In 1962 werd het menens. Frida vormde met Walter Capiau en Marc Raman het 'Trio Karagoe': een trio dat volksliederen, negro-spirituals en eigengemaakte luisterliedjes bracht. Later zou ze nog een tijdje de samenwerking met Walter Capiau voortzetten, nadat Marc Raman had afgehaakt. Maar het was pas goed prijs toen Polydor (onder andere door toedoen van een peetoom-musicoloog), op 1 oktober 1964 haar debuut-LP 'Frida' op de markt bracht. Aanvankelijk meende iedereen dat er nog een lange en succesvolle rij producties zou volgen, maar de komende jaren vielen anders uit.
En toch schreef ze toen nog heel wat nieuwe liedjes, rijpere 'chansons'. "Soms waren dat protestsongs en parodieën, soms kleine muzikale poëzie. Ik leerde snel bij en werd meer ervaren. De luisterliedjes werden op magneetband en CD bewaard, maar zijn nooit uitgegeven. Dat vind ik spijtig voor de fijne teksten en vlotte muziek".
Ze was een 21-jarige verpleegkundige toen Humo haar in de editie van 10 september 1964 op de cover plaatste en binnenin blokletterde: 'Frida Goethals: de eerste chansonnière in Vlaanderen'. Als we haar daar mee confronteren klinkt het laconiek: "De eerste chansonnière?

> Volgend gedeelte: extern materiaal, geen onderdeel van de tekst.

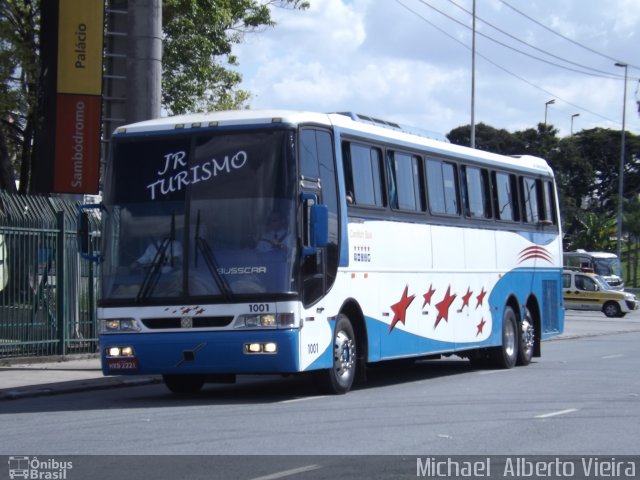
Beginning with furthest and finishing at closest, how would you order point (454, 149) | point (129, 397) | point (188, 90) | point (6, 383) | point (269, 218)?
point (188, 90) → point (454, 149) → point (6, 383) → point (129, 397) → point (269, 218)

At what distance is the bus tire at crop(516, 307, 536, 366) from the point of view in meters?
21.1

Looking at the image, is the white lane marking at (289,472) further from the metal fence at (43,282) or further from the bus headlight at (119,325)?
the metal fence at (43,282)

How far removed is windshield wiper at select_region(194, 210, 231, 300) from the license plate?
1.39 m

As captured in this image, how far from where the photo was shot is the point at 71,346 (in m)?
20.8

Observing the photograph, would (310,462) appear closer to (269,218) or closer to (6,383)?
(269,218)

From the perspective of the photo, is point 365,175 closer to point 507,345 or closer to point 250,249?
point 250,249

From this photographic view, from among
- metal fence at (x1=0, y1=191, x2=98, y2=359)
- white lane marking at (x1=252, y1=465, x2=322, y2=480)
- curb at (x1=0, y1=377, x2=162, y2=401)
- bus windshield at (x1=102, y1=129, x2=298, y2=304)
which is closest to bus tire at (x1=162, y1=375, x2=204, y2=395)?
curb at (x1=0, y1=377, x2=162, y2=401)

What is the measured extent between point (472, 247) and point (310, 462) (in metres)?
10.4

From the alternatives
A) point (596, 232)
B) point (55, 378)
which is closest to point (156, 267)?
point (55, 378)

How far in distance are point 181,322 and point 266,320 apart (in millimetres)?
1056

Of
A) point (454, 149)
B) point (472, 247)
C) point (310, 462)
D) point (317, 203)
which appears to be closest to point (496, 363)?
point (472, 247)

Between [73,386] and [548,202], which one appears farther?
[548,202]

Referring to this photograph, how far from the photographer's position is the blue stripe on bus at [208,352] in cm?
1350

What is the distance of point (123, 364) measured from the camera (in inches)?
549
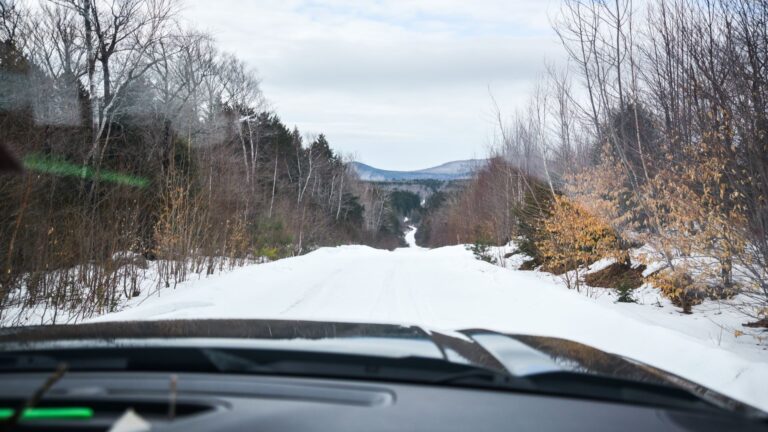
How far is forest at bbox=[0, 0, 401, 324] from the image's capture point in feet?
26.0

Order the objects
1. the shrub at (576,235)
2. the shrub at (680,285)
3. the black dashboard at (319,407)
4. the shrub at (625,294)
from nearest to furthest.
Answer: the black dashboard at (319,407), the shrub at (680,285), the shrub at (625,294), the shrub at (576,235)

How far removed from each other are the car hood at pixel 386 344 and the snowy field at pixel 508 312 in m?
1.35

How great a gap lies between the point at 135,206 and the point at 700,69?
9.40m

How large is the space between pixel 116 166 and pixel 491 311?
7.72 m

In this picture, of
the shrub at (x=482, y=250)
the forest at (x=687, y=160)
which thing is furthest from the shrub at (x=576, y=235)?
the shrub at (x=482, y=250)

Ik weet niet meer wie dat schreef of heeft uitgevonden. Ik heb daar zeker niets voor gedaan".
Niet alleen - een deel van - de pers zag het talent van de jonge vrouw. Ook Miel Cools was er zich maar al te goed van bewust en nodigde haar uit om samen een LP op te nemen met oude Vlaamse liefdesliedjes: 'Suverlicke Minneliedekens'. Frida zegt dat ze dankbaar was om die kans, maar relativeert weer: "Ik had die liedjes amper een week voor de opname in mijn bezit en op de dag van het studiowerk was ik zwaar verkouden. Maar we hebben er ons doorgeworsteld en aan Miel en zijn familie heb ik de beste herinneringen. Af en toe hebben we nog contact. Hoe dan ook, deze periode heeft in zijn geheel een bijzondere invloed gehad op mijn verder leven, mijn denken, mijn uitingskracht".
Frida Goethals leerde in 1966 haar man kennen (Renaat Clompen). Ze huwden een jaar later en genieten vandaag van hun kinderen en kleinkinderen. De 'eerste Vlaamse chansonnière' kiest nu voor de andere creatieve uitingen die ze in zich had en heeft. "En dat is veiliger en minder stresserend en frustrerend", vertrouwt ze ons toe.